:: TASK A ::
According to the Isaac Lab overview, what physics engine is Isaac Gym built on top of?
:: TASK B ::
Reproduce the Isaac Lab overview word for word, starting at "Isaac Lab not" and ending at "from human demonstrations.".

:: GIVEN PASSAGE ::
[start]

Isaac Lab is built on top of Isaac Sim to provide a unified and flexible framework
for robot learning that exploits latest simulation technologies. It is designed to be modular and extensible,
and aims to simplify common workflows in robotics research (such as RL, learning from demonstrations, and
motion planning). While it includes some pre-built environments, sensors, and tasks, its main goal is to
provide an open-sourced, unified, and easy-to-use interface for developing and testing custom environments
and robot learning algorithms.

Working with Isaac Lab requires the installation of Isaac Sim, which is packaged with core robotics tools
that Isaac Lab depends on, including URDF and MJCF importers, simulation managers, and ROS features. Isaac
Sim also builds on top of the NVIDIA Omniverse platform, leveraging advanced physics simulation from PhysX,
photorealistic rendering technologies, and Universal Scene Description (USD) for scene creation.

Isaac Lab not only inherits the capabilities of Isaac Sim, but also adds a number
of new features that pertain to robot learning research. For example, including actuator dynamics in the
simulation, procedural terrain generation, and support to collect data from human demonstrations.

.. image:: ../_static/setup/ecosystem-light.jpg
    :class: only-light
    :align: center
    :alt: The Isaac Lab, Isaac Sim, and NVIDIA Omniverse ecosystem

.. image:: ../_static/setup/ecosystem-dark.jpg
    :class: only-dark
    :align: center
    :alt: The Isaac Lab, Isaac Sim, and NVIDIA Omniverse ecosystem


Where does Isaac Lab fit in the Isaac ecosystem?
------------------------------------------------

Over the years, NVIDIA has developed a number of tools for robotics and AI. These tools leverage
the power of GPUs to accelerate the simulation both in terms of speed and realism. They show great
promise in the field of simulation technology and are being used by many researchers and companies
worldwide.

`Isaac Gym`_ :cite:`makoviychuk2021isaac` provides a high performance GPU-based physics simulation
for robot learning. It is built on top of `PhysX`_ which supports GPU-accelerated simulation of rigid bodies
and a Python API to directly access physics simulation data. Through an end-to-end GPU pipeline, it is possible
to achieve high frame rates compared to CPU-based physics engines. The tool has been used successfully in a
number of research projects, including legged locomotion :cite:`rudin2022learning` :cite:`rudin2022advanced`,
in-hand manipulation :cite:`handa2022dextreme` :cite:`allshire2022transferring`, and industrial assembly
:cite:`narang2022factory`.

Despite the success of Isaac Gym, it is not designed to be a general purpose simulator for
robotics. For example, it does not include interaction between deformable and rigid objects, high-fidelity
rendering, and support for ROS. The tool has been primarily designed as a preview release to showcase the
capabilities of the underlying physics engine. With the release of `Isaac Sim`_, NVIDIA is building
a general purpose simulator for robotics and has integrated the functionalities of Isaac Gym into
Isaac Sim.

[end]

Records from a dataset

[start]

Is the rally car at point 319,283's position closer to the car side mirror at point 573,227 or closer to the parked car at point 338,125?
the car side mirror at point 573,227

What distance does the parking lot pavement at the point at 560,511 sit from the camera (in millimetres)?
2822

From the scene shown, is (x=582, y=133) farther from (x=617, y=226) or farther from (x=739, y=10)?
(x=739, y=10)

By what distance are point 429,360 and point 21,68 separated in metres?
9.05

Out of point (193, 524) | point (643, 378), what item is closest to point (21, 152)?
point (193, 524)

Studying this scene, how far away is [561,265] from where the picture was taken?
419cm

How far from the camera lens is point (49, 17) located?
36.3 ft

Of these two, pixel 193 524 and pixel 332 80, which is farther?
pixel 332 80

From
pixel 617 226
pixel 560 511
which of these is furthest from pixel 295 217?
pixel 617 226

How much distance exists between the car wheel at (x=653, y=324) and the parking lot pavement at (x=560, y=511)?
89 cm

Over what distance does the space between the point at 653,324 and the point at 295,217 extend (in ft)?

[end]

:: WRITTEN ANSWER A ::
PhysX

:: WRITTEN ANSWER B ::
Isaac Lab not only inherits the capabilities of Isaac Sim, but also adds a number
of new features that pertain to robot learning research. For example, including actuator dynamics in the
simulation, procedural terrain generation, and support to collect data from human demonstrations.